Fast alle jüdischen Freunde waren bereits ins Ausland geflohen. Else und Karola überlegten ebenfalls, Deutschland zu verlassen. Ihr Vater war aber nach mehreren Nervenzusammenbrüchen und Schlaganfällen gelähmt und wäre von keinem Land aufgenommen worden. Die Schwestern vereinbarten, dass diejenige auswandern könnte, die als Erste die notwendigen Papiere zur Emigration erhielt. Die Andere sollte sich weiter um den Vater kümmern. Karola erhielt eine Einreisegenehmigung für die USA und fuhr im August 1939 in die Niederlande. Es gelang ihr jedoch nicht, eine Schiffspassage für die Überfahrt zu bekommen. Karola musste in Amsterdam bleiben.
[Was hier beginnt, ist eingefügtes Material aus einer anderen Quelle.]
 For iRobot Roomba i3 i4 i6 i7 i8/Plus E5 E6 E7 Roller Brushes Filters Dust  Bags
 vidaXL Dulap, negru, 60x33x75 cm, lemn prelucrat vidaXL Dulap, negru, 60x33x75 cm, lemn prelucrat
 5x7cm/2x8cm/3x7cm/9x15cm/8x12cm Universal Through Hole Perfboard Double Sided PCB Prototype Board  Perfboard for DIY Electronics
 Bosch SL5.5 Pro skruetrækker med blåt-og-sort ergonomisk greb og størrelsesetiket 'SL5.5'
Else und ihr Vater hingegen mussten mehrere Male innerhalb von Bonn umziehen. Die letzte gemeinsame Adresse war die Viktoriastraße 26. Dort starb Ludwig Waldmann nach einem weiteren Schlaganfall im Dezember 1940. Ab Januar 1941 wurde Else zur Zwangsarbeit verpflichtet. Zusammen mit den verbliebenen Bonner Juden wurde sie Mitte 1941 im Sammellager Endenich interniert und von dort aus am 27. Juli 1942 in das KZ Theresienstadt deportiert. Dort musste sie schwere Arbeiten verrichten. Im Juni 1944 wurde sie in das Außenlager Wulkow in Brandenburg strafverlegt, im Februar 1945 zurück nach Theresienstadt gebracht. Während der gesamten Zeit ihrer Gefangenschaft reichte das Essen kaum zum Überleben.
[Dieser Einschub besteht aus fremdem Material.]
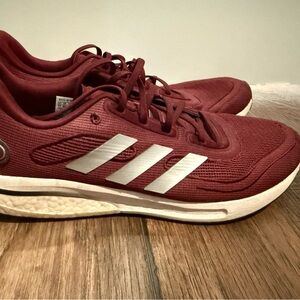 Adidas Maroon Supernova Sneakers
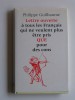 Philippe Guilhaume - Lettre ouverte aux Français qui ne veulent plus être pris pour des cons - Lettre ouverte aux Français qui ne veulent plus être pris pour des cons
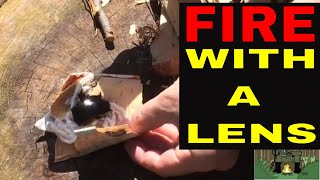 Bushcraft  How To Start A Fire With A Fresnel Lens [upl. by Melisent53]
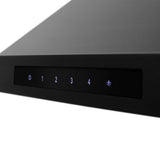 ZLINE 36" Convertible Vent Wall Mount Range Hood in Black Stainless Steel (BSKBN-36)
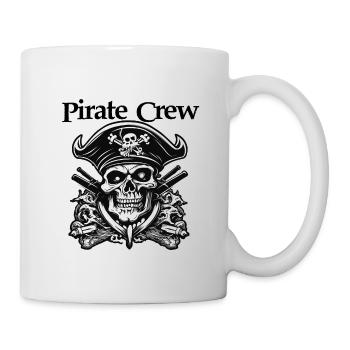 Pirat / Ahoi / Anker / Kapitän / Totenkopf / Rum - Tasse - Weiß - Rechts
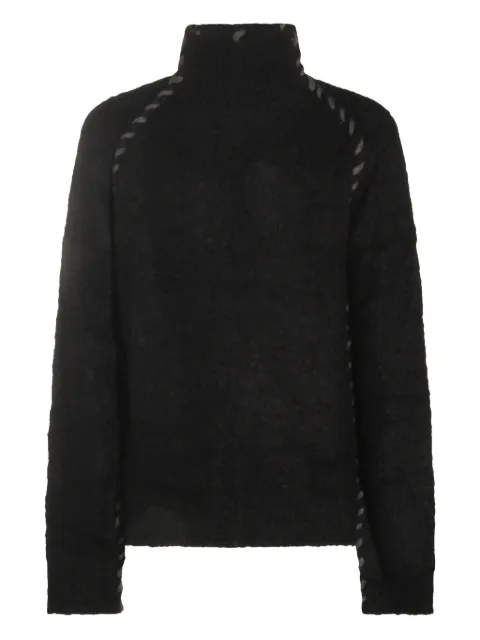 Thom Krom high-neck twisted-detail sweater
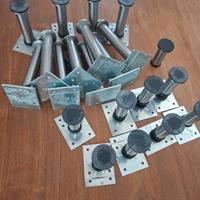 Serie 20 piedini metallo per mobili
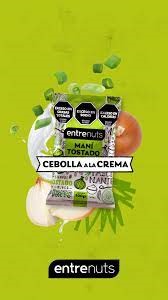 ENTRENUTS MANI TOSTADO CEBOLLA A LA CREMA 100 FRS
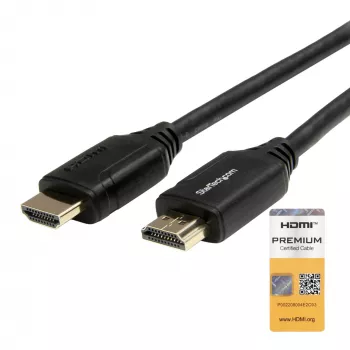 StarTech.com 6ft (2m) Lieknas HDMI 2.0 laidas, lankstus Premium sertifikuotas HDMI laidas su Ethernet, UHD 4K 60Hz HDR10, tvirtas aramidinio pluošto dizainas su TPE apvalkalu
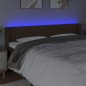 vidaXL LED Kopfteil Dunkelbraun 163x16x78/88 cm Stoff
Nach der Befreiung Anfang Mai 1945 half Else auf der eingerichteten Krankenstation. Im Juli 1945 wurde sie zusammen mit anderen Überlebenden ins Rheinland zurückgebracht. Sie litt noch Jahre unter den Folgen der Haft. Erst 1960 erhielt sie vom Roten Kreuz die Gewissheit, dass ihre Schwester Karola am 15. Juli 1942 in das Durchgangslager Westerbork in den Niederlanden gebracht und am gleichen Tag weiter nach Auschwitz deportiert worden war. Dort starb Karola Waldmann, vermutlich am 30. September 1942.
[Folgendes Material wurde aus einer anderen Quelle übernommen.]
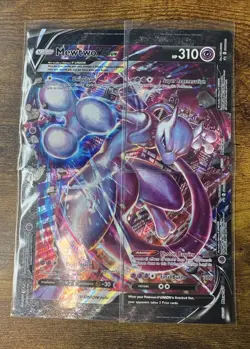 Mewtwo V-UNION [Set of 4] SWSH: Sword & Shield Promo Cards Holo Pokemon - Image 1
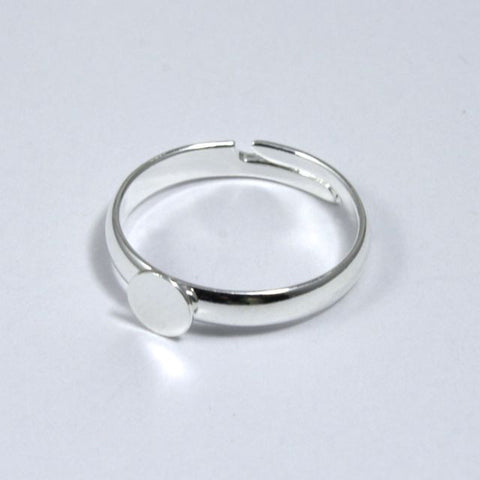 Small Silver Ring Base-General Bead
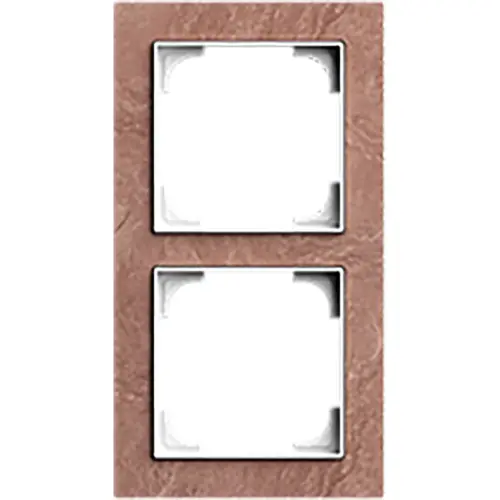 Busch-Jaeger afdekraam 2-voudig Art Linear leisteen Terra Rosso (1722-4097) Busch-Jaeger afdekraam 2-voudig Art Linear leisteen Terra Rosso (1722-4097)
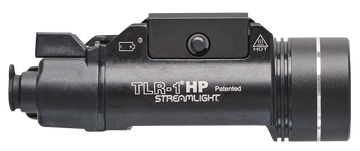 Streamlight TLR-1 HP Long Gun Kit 1000 Lumens 65000 Candela Black Aluminum Rail Mount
Else gehörte zu den wenigen deportierten Bonner Juden, die überlebt haben. Sie entschied sich, nach Ende des Kriegs nach Bonn zurückzukehren:

"Dort bin ich geboren, ich liebe Bonn, ich liebe Beethoven, und die Gräber meiner Familie sind auch hier.“

Else machte eine weitere Ausbildung und arbeitete bis zu ihrem 60. Lebensjahr als Buchhalterin. Sie engagierte sich ehrenamtlich in der Synagogengemeinde, in der Gesellschaft für Christlich-Jüdische Zusammenarbeit, später auch in der Deutsch-Israelischen Gesellschaft und in der Gedenkstätte Bonn. Vor allem jungen Menschen berichtete sie immer wieder von ihrem Leben. Aufgrund ihres Engagements für die Bonner Begegnungswochen wurde Else 1986 das Bundesverdienstkreuz am Bande verliehen. 1995 trug sie sich in das Goldene Buch der Stadt Bonn ein.

Else Waldmann starb am 14. Mai 2004 in Bonn. Sie wurde auf dem jüdischen Friedhof in der Römerstraße beigesetzt.